The idea is to incorporate magic tricks into the learning process; in order to garner the interest of the children and encourage them to develop their abilities in areas like fine motor skills, memory skills, planning, and communication. Magic seems to open up certain individuals with disabilities to a new talent. Practicing magic often requires an audience, this encourages children to develop their social and communication skills, while having fun at the same time. The program is used at various camps, one being The Flint Hills Summer Fun Camp, located in Manhattan, Kansas.
On the website of Hocus Focus there are many resources for both students and teachers who hope to learn more about what magic can do to enrich their lives. The teacher workshop is designed to teach both general and special education teachers how to teach through magic tricks with specific tools. For student workshops, it’s just the opposite. They’re shown how to create the illusions, then how to plan them out and implement them in front of an audience of their peers. For some individuals this can be a real turning point in how they communicate to others. Magic finds a way to touch their lives that other methods of teaching might not.
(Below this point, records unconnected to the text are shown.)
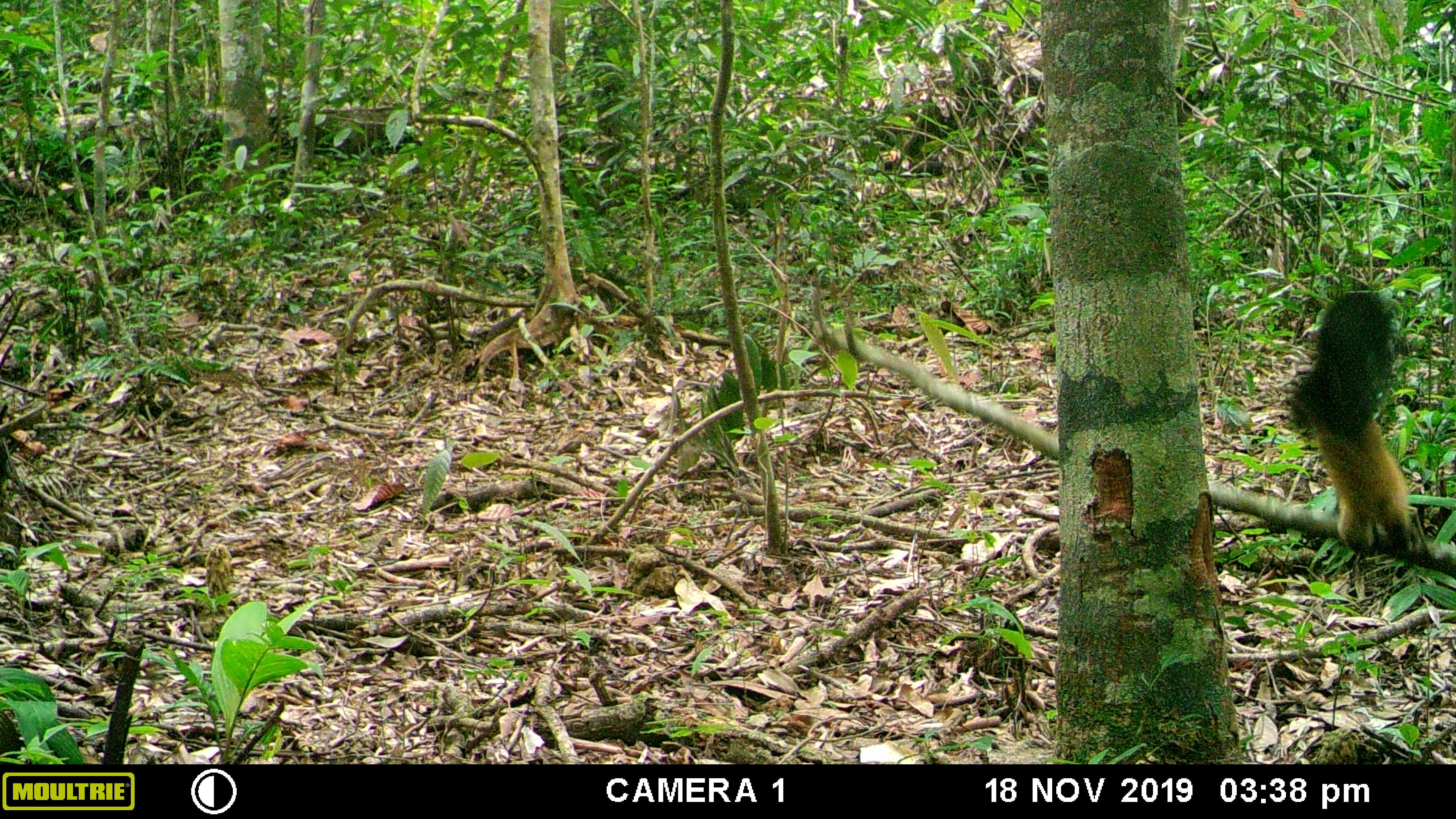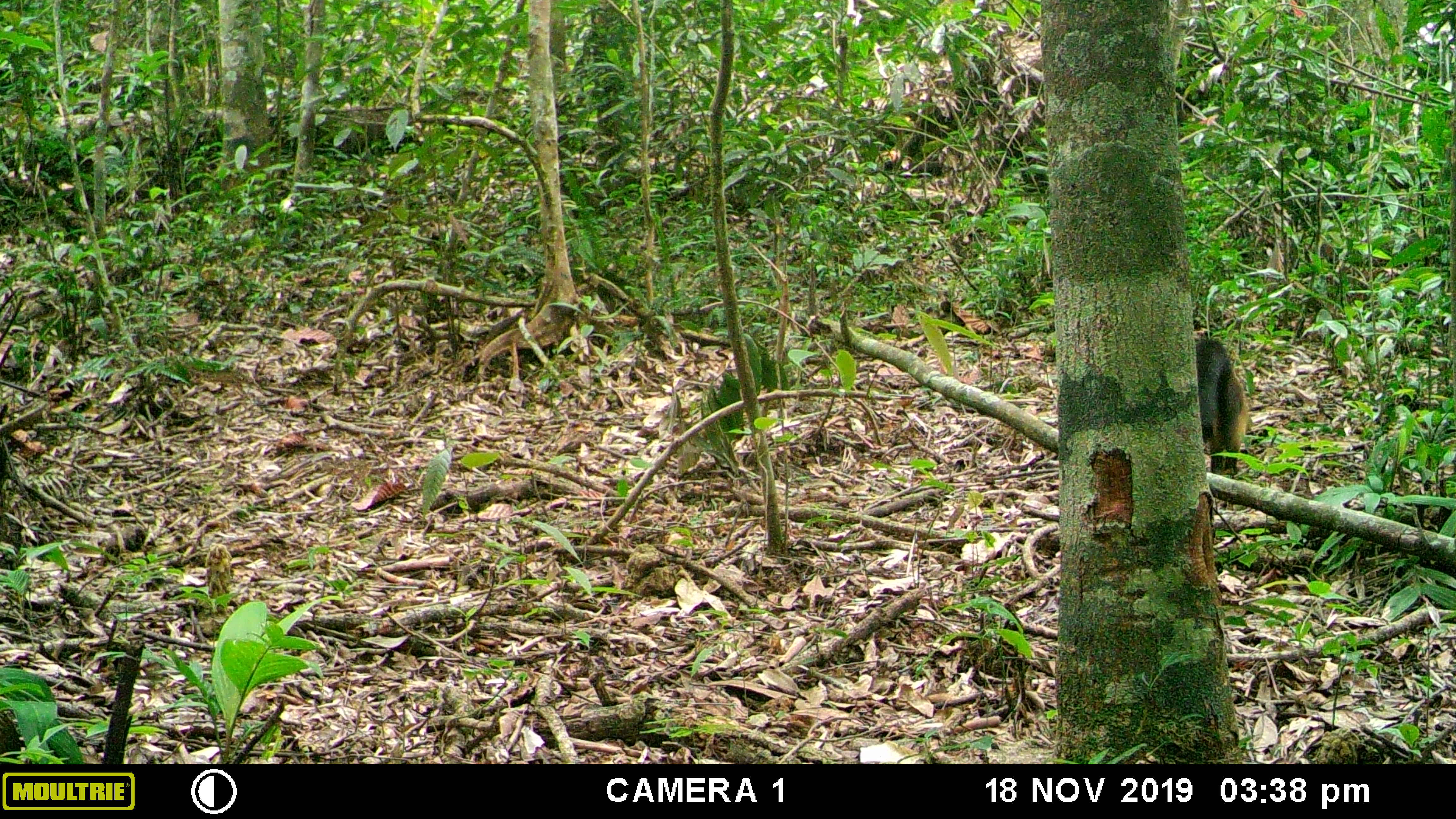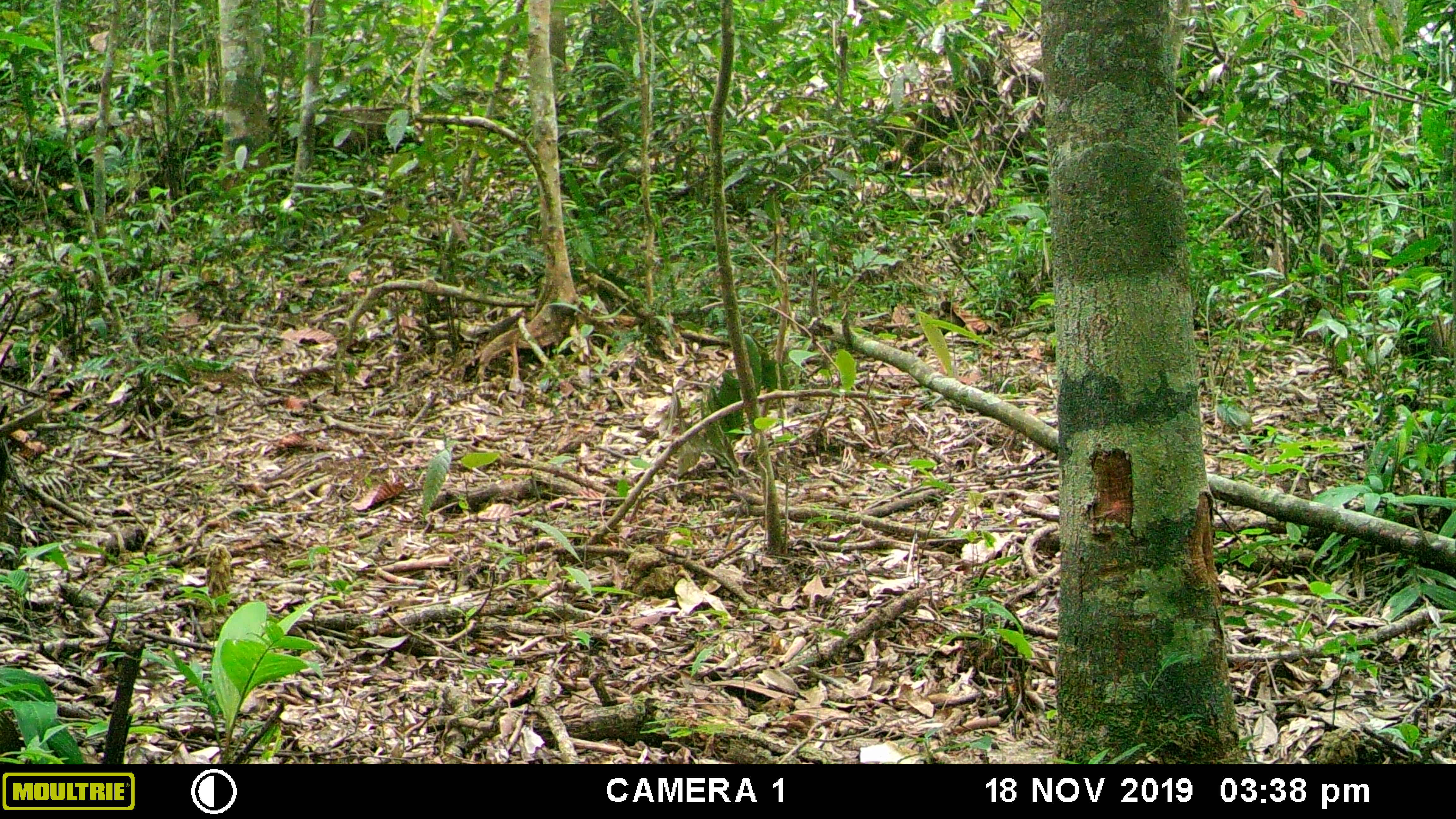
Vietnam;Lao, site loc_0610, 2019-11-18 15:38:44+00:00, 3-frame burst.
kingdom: Animalia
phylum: Chordata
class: Mammalia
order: Carnivora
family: Mustelidae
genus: Martes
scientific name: Martes flavigula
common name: yellow-throated marten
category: yellow throated marten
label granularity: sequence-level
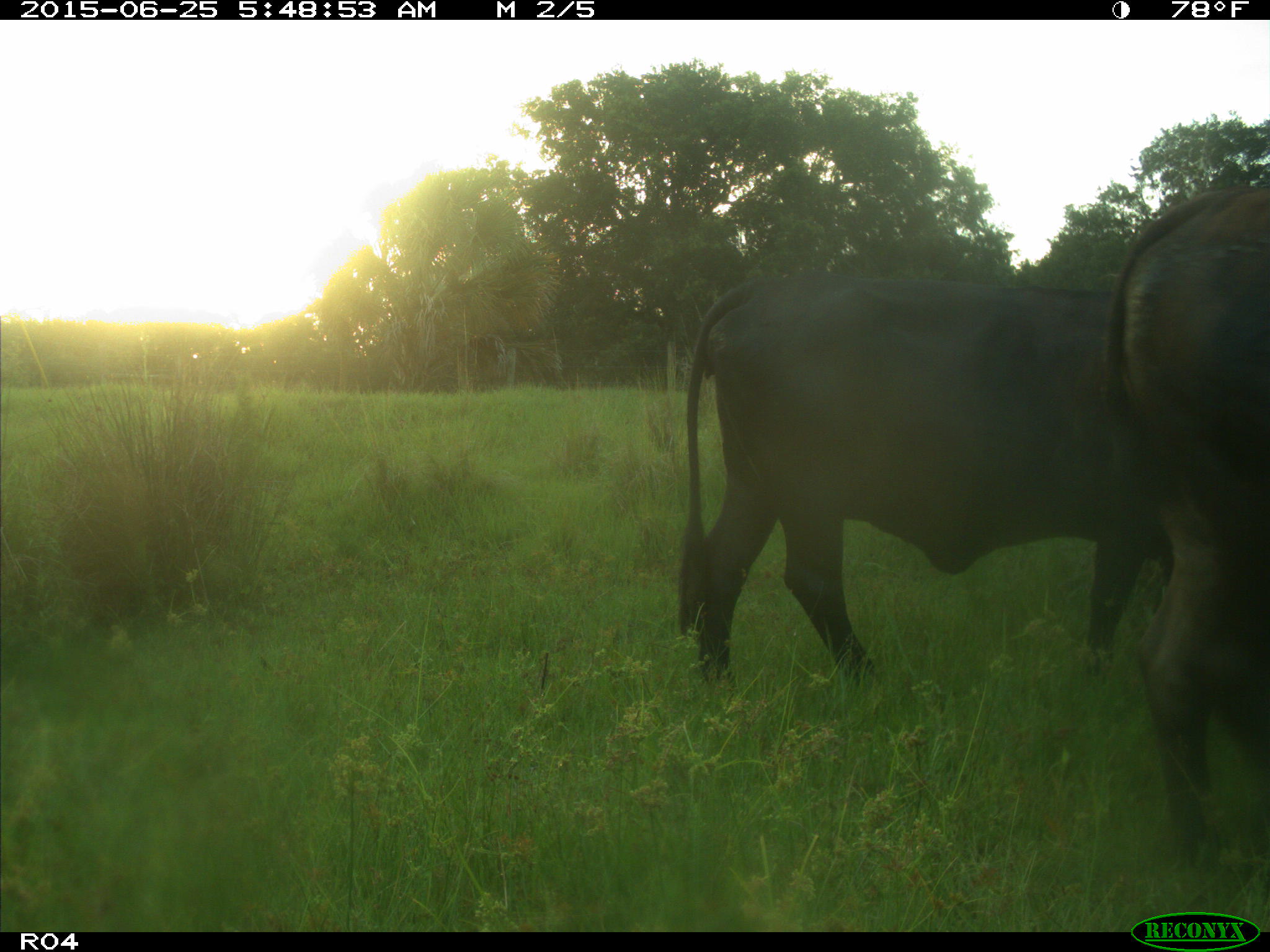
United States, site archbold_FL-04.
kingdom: Animalia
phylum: Chordata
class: Mammalia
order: Artiodactyla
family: Bovidae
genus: Bos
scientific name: Bos taurus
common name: domestic cow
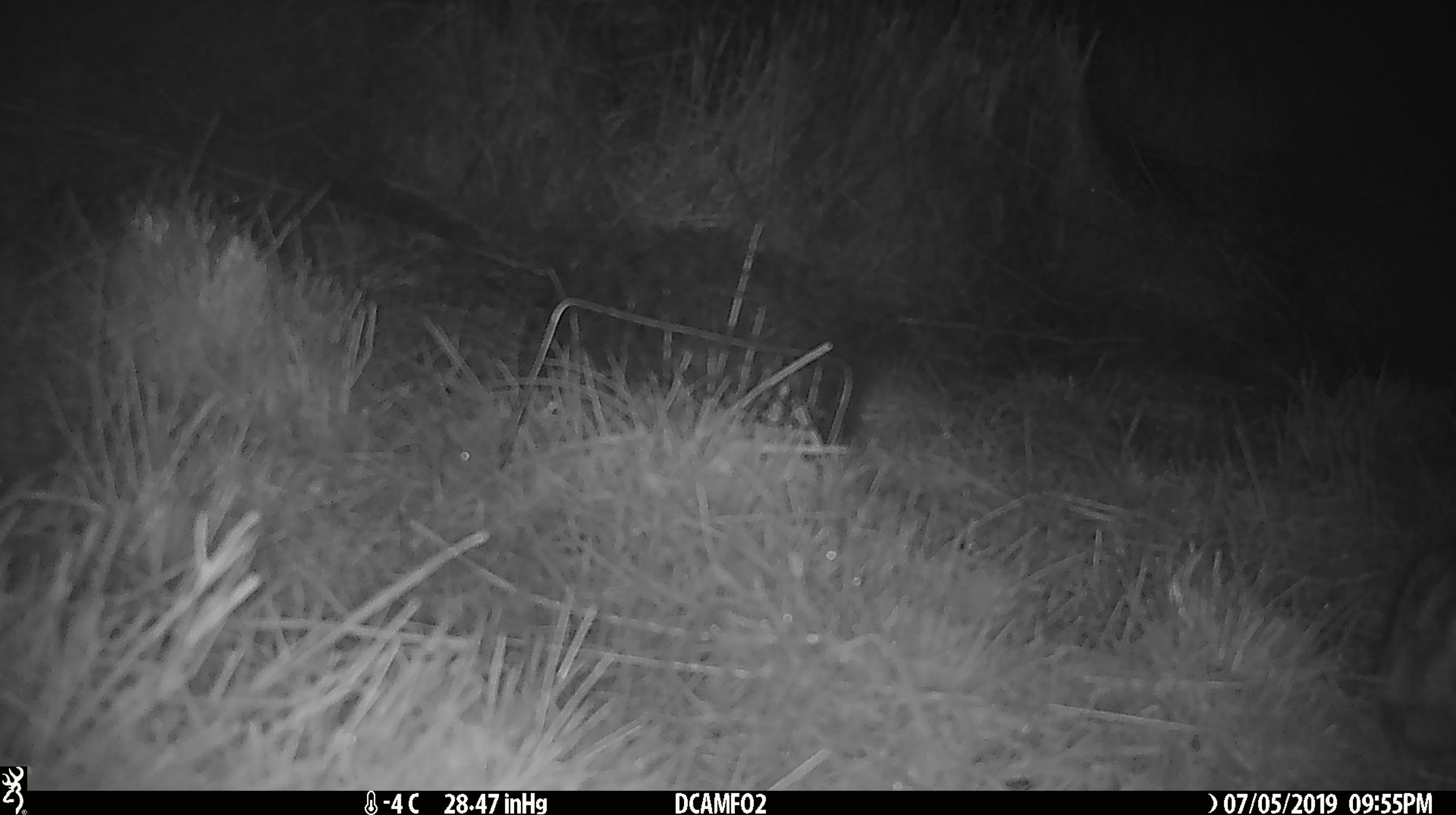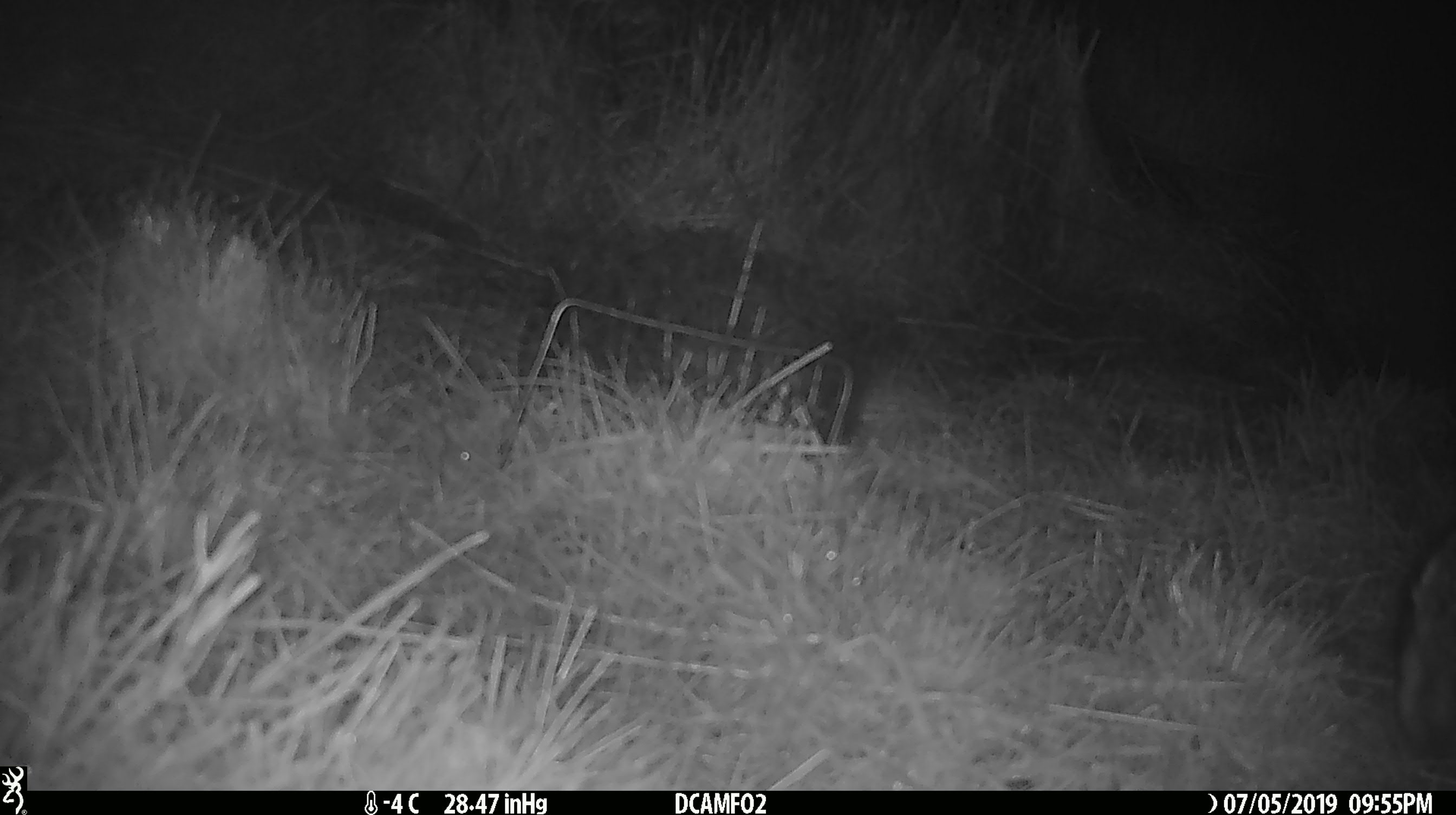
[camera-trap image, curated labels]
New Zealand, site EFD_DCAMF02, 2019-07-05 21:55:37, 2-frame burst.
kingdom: Animalia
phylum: Chordata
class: Mammalia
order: Lagomorpha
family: Leporidae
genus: Lepus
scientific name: Lepus europaeus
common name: brown hare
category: hare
The Hocus Focus Project and the Healing of Magic program, both founded by Kevin Spencer, are registered with the National Board for Certification in Occupation Therapy and have the Approved Provider Status of the American Occupational Therapy Association. While recognized as an approved program, Healing of Magic, is still making modifications. Falling back on visual improvements isn’t what the team can rely on to move the Hocus Focus project forward, according to Spencer, it’s also taking down this information “empirically and statistically” in order to further develop it. The organization has recently partnered with Kansas State University, and build upon its achievements with more rigorous therapeutic data.